Von Konrad Bott, 08.04.2016

Poetisches Sorgenkind

Aller guten Dinge sind drei – Thomas Zehetmairs Schumann-Interpretation lohnt sich.

Endlich kein Sorgenkind mehr! Robert Schumanns d-moll Violinkonzert ist mittlerweile fest im übrigen sinfonischen Oevre des tragischen Romantikers verankert. Auf Eis gelegt, von Nazis benutzt und schließlich als das Werk eines Geistesverwirrten abgestempelt, hat das eigenwillige Stück mittlerweile doch einige Befürworter und Liebhaber gefunden. Thomas Zehetmair ist einer von ihnen. Er hat den spröden Charme des Werks ohne Opuszahl in eine Reihe mit der zeitgleich komponierten Fantasie op. 131 und der ebenso berühmten wie beliebten ersten Sinfonie gestellt. Zusammen mit dem Orchestre de chambre de Paris ist so eine kraftvolle Aufnahme entstanden.

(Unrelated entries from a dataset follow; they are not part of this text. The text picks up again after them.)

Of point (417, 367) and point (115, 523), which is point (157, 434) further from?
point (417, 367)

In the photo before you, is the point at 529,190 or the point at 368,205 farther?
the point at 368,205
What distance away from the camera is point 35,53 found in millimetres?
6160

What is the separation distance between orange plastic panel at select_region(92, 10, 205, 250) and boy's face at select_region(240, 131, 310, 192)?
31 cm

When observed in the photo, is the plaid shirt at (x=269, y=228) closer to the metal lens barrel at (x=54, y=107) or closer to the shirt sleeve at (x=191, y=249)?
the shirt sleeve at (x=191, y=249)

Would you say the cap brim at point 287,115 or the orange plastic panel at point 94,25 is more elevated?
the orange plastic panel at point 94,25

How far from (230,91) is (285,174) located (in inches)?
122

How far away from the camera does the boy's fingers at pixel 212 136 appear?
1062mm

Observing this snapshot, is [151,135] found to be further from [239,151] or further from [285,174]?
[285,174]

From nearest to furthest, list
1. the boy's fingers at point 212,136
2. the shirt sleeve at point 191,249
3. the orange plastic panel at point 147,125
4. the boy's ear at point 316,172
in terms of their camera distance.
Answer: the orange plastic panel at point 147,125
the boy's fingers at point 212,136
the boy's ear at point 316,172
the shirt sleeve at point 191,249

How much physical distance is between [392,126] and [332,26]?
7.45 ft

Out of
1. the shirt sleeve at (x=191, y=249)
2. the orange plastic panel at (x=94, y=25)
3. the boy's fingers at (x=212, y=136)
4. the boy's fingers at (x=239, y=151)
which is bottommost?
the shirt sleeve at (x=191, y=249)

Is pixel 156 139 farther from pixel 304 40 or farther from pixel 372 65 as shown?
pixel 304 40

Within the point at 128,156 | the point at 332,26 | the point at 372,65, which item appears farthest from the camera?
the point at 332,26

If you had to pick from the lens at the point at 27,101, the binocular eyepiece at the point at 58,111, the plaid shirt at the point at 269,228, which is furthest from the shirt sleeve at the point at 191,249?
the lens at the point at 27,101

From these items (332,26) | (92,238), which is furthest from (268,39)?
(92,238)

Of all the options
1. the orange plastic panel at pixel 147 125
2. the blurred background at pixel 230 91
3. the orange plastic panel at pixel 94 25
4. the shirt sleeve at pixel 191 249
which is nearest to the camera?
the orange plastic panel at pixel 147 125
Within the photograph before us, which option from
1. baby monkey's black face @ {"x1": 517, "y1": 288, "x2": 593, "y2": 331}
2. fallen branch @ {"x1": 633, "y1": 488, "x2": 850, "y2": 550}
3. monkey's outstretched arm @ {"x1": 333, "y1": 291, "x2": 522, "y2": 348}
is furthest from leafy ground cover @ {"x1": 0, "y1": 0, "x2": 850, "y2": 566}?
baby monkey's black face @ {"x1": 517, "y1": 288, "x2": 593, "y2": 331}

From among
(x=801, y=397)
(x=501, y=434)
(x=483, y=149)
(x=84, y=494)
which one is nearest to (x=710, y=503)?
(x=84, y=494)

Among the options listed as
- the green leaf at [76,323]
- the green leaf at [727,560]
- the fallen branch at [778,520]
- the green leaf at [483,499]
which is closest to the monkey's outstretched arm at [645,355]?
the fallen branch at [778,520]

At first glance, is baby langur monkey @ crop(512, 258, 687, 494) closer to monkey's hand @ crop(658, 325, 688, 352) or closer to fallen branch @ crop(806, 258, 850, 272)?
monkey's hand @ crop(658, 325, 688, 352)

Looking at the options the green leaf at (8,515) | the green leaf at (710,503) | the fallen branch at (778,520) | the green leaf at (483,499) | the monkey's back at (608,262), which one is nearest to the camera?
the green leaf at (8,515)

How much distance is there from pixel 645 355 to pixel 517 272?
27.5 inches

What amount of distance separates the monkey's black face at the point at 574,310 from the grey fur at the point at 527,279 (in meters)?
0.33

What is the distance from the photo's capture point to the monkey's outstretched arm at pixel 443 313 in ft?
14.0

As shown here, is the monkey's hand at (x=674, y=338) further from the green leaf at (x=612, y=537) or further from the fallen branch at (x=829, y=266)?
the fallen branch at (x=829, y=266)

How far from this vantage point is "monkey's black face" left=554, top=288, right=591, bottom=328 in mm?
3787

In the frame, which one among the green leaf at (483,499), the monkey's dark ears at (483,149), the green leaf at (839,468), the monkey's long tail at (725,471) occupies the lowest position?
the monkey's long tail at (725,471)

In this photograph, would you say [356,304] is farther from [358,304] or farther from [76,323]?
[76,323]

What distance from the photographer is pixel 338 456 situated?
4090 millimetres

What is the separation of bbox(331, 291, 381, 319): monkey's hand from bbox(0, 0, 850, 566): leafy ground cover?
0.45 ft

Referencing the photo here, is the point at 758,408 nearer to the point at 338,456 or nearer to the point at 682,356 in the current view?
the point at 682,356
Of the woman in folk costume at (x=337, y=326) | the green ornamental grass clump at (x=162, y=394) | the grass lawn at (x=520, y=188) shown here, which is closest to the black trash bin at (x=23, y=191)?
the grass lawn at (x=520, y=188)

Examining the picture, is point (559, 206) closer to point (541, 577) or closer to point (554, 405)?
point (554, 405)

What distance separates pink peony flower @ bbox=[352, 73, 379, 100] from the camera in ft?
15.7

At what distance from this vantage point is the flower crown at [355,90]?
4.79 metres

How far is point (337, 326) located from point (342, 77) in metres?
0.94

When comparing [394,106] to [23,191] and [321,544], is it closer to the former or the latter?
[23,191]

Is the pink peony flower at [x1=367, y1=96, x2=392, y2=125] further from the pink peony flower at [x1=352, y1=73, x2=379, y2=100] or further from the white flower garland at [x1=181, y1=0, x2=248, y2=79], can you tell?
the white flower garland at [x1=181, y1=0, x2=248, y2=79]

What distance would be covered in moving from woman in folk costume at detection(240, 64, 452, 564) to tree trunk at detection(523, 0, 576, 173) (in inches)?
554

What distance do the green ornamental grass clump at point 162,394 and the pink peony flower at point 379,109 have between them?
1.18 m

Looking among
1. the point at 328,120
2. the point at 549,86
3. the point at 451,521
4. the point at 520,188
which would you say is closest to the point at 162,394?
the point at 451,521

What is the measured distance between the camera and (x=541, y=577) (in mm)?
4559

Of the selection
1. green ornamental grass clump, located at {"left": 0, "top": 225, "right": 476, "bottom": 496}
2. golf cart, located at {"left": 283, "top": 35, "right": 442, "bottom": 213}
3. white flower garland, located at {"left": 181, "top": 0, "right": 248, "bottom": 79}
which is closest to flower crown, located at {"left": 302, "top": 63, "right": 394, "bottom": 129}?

Wundervoll organisch klingt die Scheibe aus dem Hause ECM. Das wechselnde Zusammenspiel verschiedenster Instrumentengruppen wird deutlich hörbar. Besonders in der Sinfonie schillern die Klangfacetten der Musiker in allen Farben. Die Interpretation wirkt durchdacht, keinesfalls aber verkopft und schon gar nicht glatt gebügelt, wie Zehetmairs rauhe, intensive Bogenführung zeigt. In der virtuosen C-Dur-Fantasie finden er und das Orchester einen schönen Mittelweg aus süffigem Klangspektakel und angenehmer Leichtigkeit. Zehetmairs äußerst lebhaftes, volles Spiel summt bienengleich von Ton zu Ton und sammelt dabei möglichst Gehaltvolles ein.

Bei der so intensiven Beschäftigung mit der eigenen Stimme ergibt sich allerdings ein kleiner Wermutstropfen: Würde nicht das Booklet darüber Auskunft geben, dass Zehetmair sowohl Leitung als auch Solistenpart übernommen hat, man könnte im Violinkonzert schwören, er habe seine Vorstellungen von Agogik dem Orchester schlicht nicht kommuniziert. Der Solopart in diesem Stück ist stark rezitativisch komponiert und so werden nach den üblichen Tempo-Freiheiten der Solostimme, bei gemeinsamen Einsätzen zwischen Orchesterklang und Solist Ungenauigkeiten deutlich. Dabei fällt die Wahl der Tempi generell wiederum sehr ansprechend aus – keine Eile und viel Zeit für die Entwicklung der einzelnen Klänge, mit denen besonders das ehemalige Sorgenkind, das Violinkonzert, glänzt.